• TASK OBJECTIVE
Nothing may be dropped or altered: reproduce all the data.

• DATASET EXTRACT

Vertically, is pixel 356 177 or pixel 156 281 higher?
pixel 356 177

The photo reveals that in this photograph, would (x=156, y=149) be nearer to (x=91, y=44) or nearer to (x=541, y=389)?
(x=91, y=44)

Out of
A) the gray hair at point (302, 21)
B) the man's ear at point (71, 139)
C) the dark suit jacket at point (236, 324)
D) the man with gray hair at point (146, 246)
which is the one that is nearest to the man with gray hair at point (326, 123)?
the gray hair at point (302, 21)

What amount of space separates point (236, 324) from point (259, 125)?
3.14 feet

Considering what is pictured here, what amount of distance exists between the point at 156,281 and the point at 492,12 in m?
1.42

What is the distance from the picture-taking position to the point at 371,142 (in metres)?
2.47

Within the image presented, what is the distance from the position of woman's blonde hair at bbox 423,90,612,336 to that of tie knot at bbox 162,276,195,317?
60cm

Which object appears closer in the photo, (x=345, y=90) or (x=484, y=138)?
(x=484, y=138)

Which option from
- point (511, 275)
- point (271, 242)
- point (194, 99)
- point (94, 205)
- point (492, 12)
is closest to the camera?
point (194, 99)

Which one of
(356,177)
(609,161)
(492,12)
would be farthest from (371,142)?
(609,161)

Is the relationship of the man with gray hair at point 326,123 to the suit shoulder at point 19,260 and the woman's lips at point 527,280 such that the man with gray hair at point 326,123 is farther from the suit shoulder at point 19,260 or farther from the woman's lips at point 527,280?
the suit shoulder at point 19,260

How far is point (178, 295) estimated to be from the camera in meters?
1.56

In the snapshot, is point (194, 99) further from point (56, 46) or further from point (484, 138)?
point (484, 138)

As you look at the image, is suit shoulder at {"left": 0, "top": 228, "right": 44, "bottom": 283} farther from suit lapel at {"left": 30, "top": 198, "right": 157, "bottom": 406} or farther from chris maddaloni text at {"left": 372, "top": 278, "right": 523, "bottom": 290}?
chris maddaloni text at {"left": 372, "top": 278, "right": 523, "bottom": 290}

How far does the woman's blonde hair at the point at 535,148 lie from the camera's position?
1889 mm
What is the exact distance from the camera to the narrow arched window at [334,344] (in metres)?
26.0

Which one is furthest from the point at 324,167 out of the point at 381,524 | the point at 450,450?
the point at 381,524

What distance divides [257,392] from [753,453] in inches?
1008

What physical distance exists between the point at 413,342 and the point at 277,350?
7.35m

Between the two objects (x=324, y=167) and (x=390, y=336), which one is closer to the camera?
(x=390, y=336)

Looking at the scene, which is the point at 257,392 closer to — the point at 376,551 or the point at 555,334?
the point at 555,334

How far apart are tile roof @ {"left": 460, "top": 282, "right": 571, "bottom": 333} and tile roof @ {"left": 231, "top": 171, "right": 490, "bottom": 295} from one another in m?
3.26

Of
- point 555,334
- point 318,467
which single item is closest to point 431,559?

• COMPLETED EXERCISE
Vertically, is pixel 356 177 or pixel 156 281 higher?
pixel 356 177

The photo reveals that in this photograph, would (x=156, y=149) be nearer to (x=91, y=44) or nearer to (x=541, y=389)?
(x=91, y=44)

Out of
A) the gray hair at point (302, 21)
B) the man's ear at point (71, 139)
C) the dark suit jacket at point (236, 324)
D) the man with gray hair at point (146, 246)
which is the one that is nearest to the man with gray hair at point (326, 123)?
the gray hair at point (302, 21)

What amount of space separates point (236, 324) from point (259, 125)?
3.14 feet

Considering what is pictured here, what amount of distance exists between the point at 156,281 and the point at 492,12 in m?
1.42

What is the distance from the picture-taking position to the point at 371,142 (in metres)?
2.47

Within the image presented, what is the distance from the position of woman's blonde hair at bbox 423,90,612,336 to that of tie knot at bbox 162,276,195,317?
60cm

Which object appears closer in the photo, (x=345, y=90) or (x=484, y=138)?
(x=484, y=138)

Which option from
- point (511, 275)
- point (271, 242)
- point (194, 99)
- point (94, 205)
- point (492, 12)
is closest to the camera?
point (194, 99)

Which one of
(356,177)
(609,161)
(492,12)
would be farthest from (371,142)?
(609,161)

Is the relationship of the man with gray hair at point 326,123 to the suit shoulder at point 19,260 and the woman's lips at point 527,280 such that the man with gray hair at point 326,123 is farther from the suit shoulder at point 19,260 or farther from the woman's lips at point 527,280?
the suit shoulder at point 19,260

How far is point (178, 295) estimated to be from the camera in meters?
1.56

In the snapshot, is point (194, 99) further from point (56, 46) or further from point (484, 138)?
point (484, 138)

As you look at the image, is suit shoulder at {"left": 0, "top": 228, "right": 44, "bottom": 283} farther from suit lapel at {"left": 30, "top": 198, "right": 157, "bottom": 406} or farther from chris maddaloni text at {"left": 372, "top": 278, "right": 523, "bottom": 290}?
chris maddaloni text at {"left": 372, "top": 278, "right": 523, "bottom": 290}

How far does the woman's blonde hair at the point at 535,148 lie from the camera's position?
1889 mm
What is the exact distance from the camera to the narrow arched window at [334,344] (in metres)?
26.0

Which one is furthest from the point at 324,167 out of the point at 381,524 | the point at 450,450?
the point at 381,524

What distance divides [257,392] from [753,453] in inches?
1008

What physical distance exists between the point at 413,342 and the point at 277,350?
7.35m

Between the two objects (x=324, y=167) and (x=390, y=336), which one is closer to the camera?
(x=390, y=336)

Looking at the scene, which is the point at 257,392 closer to — the point at 376,551 or the point at 555,334?
the point at 555,334

How far apart are tile roof @ {"left": 460, "top": 282, "right": 571, "bottom": 333} and tile roof @ {"left": 231, "top": 171, "right": 490, "bottom": 295} from one another in m?
3.26

Of
- point 555,334
- point 318,467
which single item is closest to point 431,559?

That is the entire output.